The family has opted not to invest in funds because most climate impact funds they identified were too early-stage or lacked the track record they wanted to see. 

“If you decide to back early-stage then you’re doing extreme speculation,” says Dandekar, which felt too risky for the family. 

Systemic shifts

The Dandekars’ journey into impact investment began with a list of where not to invest the family money. They immediately ruled out silver and gold – traditionally popular investments in India – because the family wanted to avoid extractive industries.

They then scanned for positive environmental, social and governance, or ESG, factors, and invested in a fund of funds that tracks with the World Bank’s ESG norms.

“But ‘do no harm’ is not good enough,” says Dandekar. Wealthy families like hers, she says “have the power to actually drive change.” 

With its early impact portfolio underway, the family is beginning to look at investment opportunities outside of India. The family wants geographical diversification, but also for exposure to green sectors that are less established in India, like green logistics, Dandekar says.

Meanwhile, with the Raintree Foundation, the family supports climate initiatives that don’t fit its investment model. It’s funding a landscape restoration project in India’s Western Ghats mountain range, for example, where the work involves helping restore water security and biodiversity. It’s expected to be a 10 to 20 year initiative, Dandekar says.

The foundation is also supporting capacity development for local communities to steward the restored landscape and build more resilient livelihoods from the land, especially for women.

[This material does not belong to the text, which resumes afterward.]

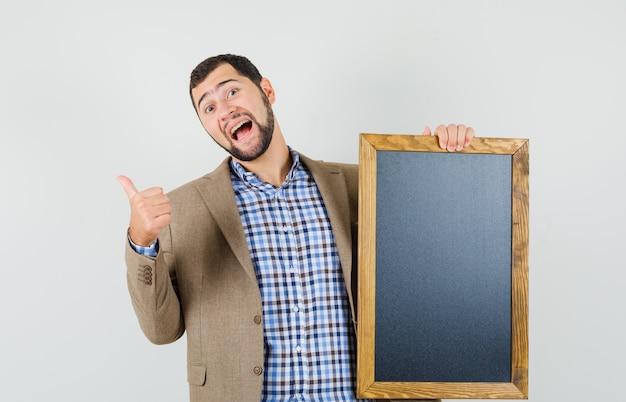 Jeune homme tenant un tableau noir, montrant le pouce vers le haut en chemise, veste et à la gaieté. vue de face.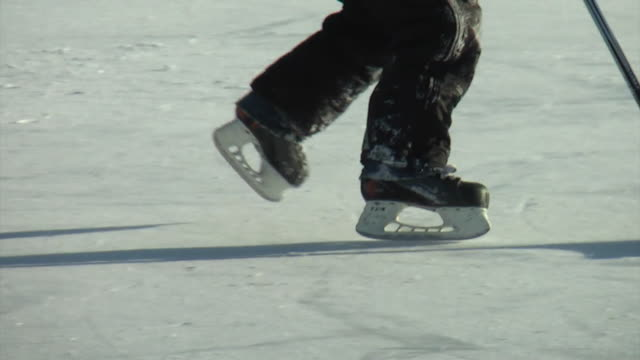 lower angle view of child playing hockey on pond - hockey stock videos and b-roll footage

The Dandekars commit at least $1 million each year to the foundation and are now looking to work with other donors to incubate local small enterprises in these climate-affected regions.

“There is a possibility to embed for-profit inside the non-for-profit as well,” says Dandekar.

The Dandekars’ see such a mix of capital as necessary to addressing the climate crisis; philanthropy alone isn’t enough when whole economic systems need a reset, says Leena. “We want to influence industries and economic measures.”